◆ **Your goal**
Return every entry exactly, except for any pictures.
────────────────
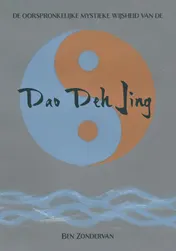 Omslag van De oorspronkelijke mystieke wijsheid van de Dao Deh Jing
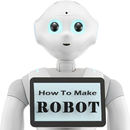 APK How To Make Robot Step by Step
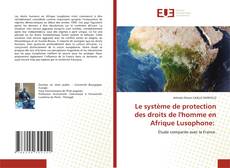 Обложка Le système de protection des droits de l'homme en Afrique Lusophone:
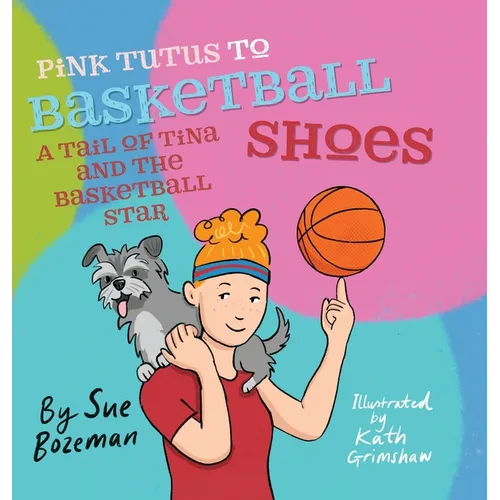 Pink Tutus To Basketball Shoes A Tail of Tina And The Basketball Star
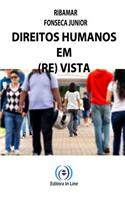 Direitos Humanos Em (Re) Vista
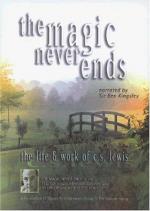 The Magic Never Ends: The Life and Work of C.S. Lewis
────────────────
◆ **Your response**
 Omslag van De oorspronkelijke mystieke wijsheid van de Dao Deh Jing
 APK How To Make Robot Step by Step
 Обложка Le système de protection des droits de l'homme en Afrique Lusophone:
 Pink Tutus To Basketball Shoes A Tail of Tina And The Basketball Star
 Direitos Humanos Em (Re) Vista
 The Magic Never Ends: The Life and Work of C.S. Lewis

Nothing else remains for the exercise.